The dirty little secret behind the polygraph is that the "test" depends on trickery, not science. The person being "tested" is not supposed to know that while the polygraph operator declares that all questions must be answered truthfully, warning that the slightest hint of deception will be detected, he secretly assumes that denials in response to certain questions -- called "control" questions -- will be less than truthful. An example of a commonly used control question is, "Did you ever lie to get out of trouble?" The polygrapher steers the examinee into a denial by warning, for example, that anyone who would do so is the same kind of person who would commit the kind of behavior that is under investigation and then lie about it. But secretly, it is assumed that everyone has lied to get out of trouble.
The polygraph pens don't do a special dance when a person lies. The polygrapher scores the test by comparing physiological responses (breathing, blood pressure, heart, and perspiration rates) to these probable-lie control questions with reactions to relevant questions such as, "Did you ever commit an act of espionage against the United States?" (commonly asked in security screening). If the former reactions are greater, the examinee passes; if the latter are greater, he fails. If responses to both "control" and relevant questions are about the same, the result is deemed inconclusive.
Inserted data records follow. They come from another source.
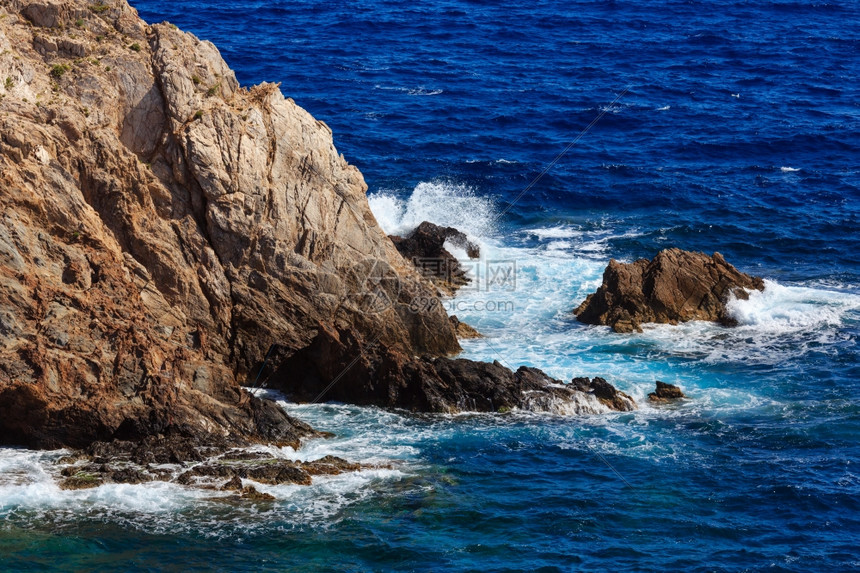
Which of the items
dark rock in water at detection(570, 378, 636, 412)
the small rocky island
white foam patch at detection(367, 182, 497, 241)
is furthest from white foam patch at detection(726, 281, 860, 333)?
white foam patch at detection(367, 182, 497, 241)

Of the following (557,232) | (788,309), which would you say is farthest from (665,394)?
(557,232)

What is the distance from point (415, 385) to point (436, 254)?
1425 centimetres

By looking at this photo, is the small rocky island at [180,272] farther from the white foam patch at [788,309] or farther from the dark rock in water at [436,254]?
the white foam patch at [788,309]

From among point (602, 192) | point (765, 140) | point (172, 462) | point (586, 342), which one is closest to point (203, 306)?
point (172, 462)

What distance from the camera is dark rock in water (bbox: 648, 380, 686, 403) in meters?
38.1

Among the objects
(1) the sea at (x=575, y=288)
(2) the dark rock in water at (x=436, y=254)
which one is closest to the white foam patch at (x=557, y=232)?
(1) the sea at (x=575, y=288)

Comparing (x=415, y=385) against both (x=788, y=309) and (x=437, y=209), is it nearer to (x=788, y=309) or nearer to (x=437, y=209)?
(x=788, y=309)

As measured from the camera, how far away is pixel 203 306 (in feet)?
120

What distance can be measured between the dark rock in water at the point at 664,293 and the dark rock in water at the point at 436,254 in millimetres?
6404

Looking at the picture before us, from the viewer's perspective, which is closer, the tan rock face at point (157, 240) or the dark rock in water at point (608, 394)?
the tan rock face at point (157, 240)

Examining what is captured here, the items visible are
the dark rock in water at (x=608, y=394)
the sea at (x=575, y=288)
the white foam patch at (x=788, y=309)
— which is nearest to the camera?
the sea at (x=575, y=288)

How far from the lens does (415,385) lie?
37000mm

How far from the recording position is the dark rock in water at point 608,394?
37375 millimetres

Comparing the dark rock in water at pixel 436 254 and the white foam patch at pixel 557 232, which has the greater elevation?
the white foam patch at pixel 557 232
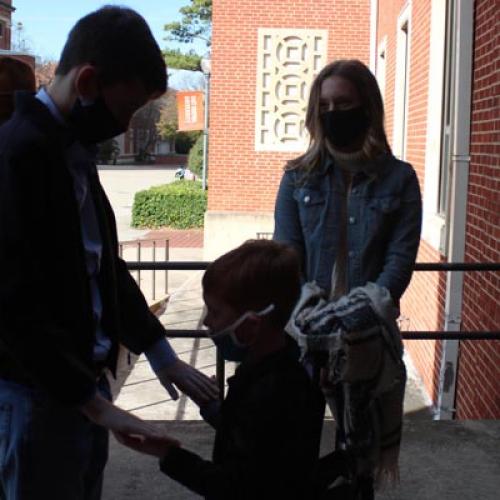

The test also includes irrelevant questions such as, "Are the lights on in this room?" The polygrapher falsely explains that such questions provide a "baseline for truth," because the true answer is obvious. But in reality, they are not scored at all! They merely serve as buffers between pairs of relevant and "control" questions.
The simplistic methodology used in polygraph testing has no grounding in the scientific method: it is no more scientific than astrology or tarot cards. Government agencies value it because people who don't realize it's a fraud sometimes make damaging admissions. But as a result of reliance on this voodoo science, the truthful are often falsely branded as liars while the deceptive pass through.
Perversely, the "test" is inherently biased against the truthful, because the more honestly one answers the "control" questions, and as a consequence feels less stress when answering them, the more likely one is to fail. Conversely, liars can beat the test by covertly augmenting their physiological reactions to the "control" questions. This can be done, for example, by doing mental arithmetic, thinking exciting thoughts, altering one's breathing pattern, or simply biting the side of the tongue. Truthful persons can also use these techniques to protect themselves against the risk of a false positive outcome. Although polygraphers frequently claim they can detect such countermeasures, no polygrapher has ever demonstrated any ability to do so, and peer-reviewed research suggests that they can't.
Lie detectors don't work - and that is the truth!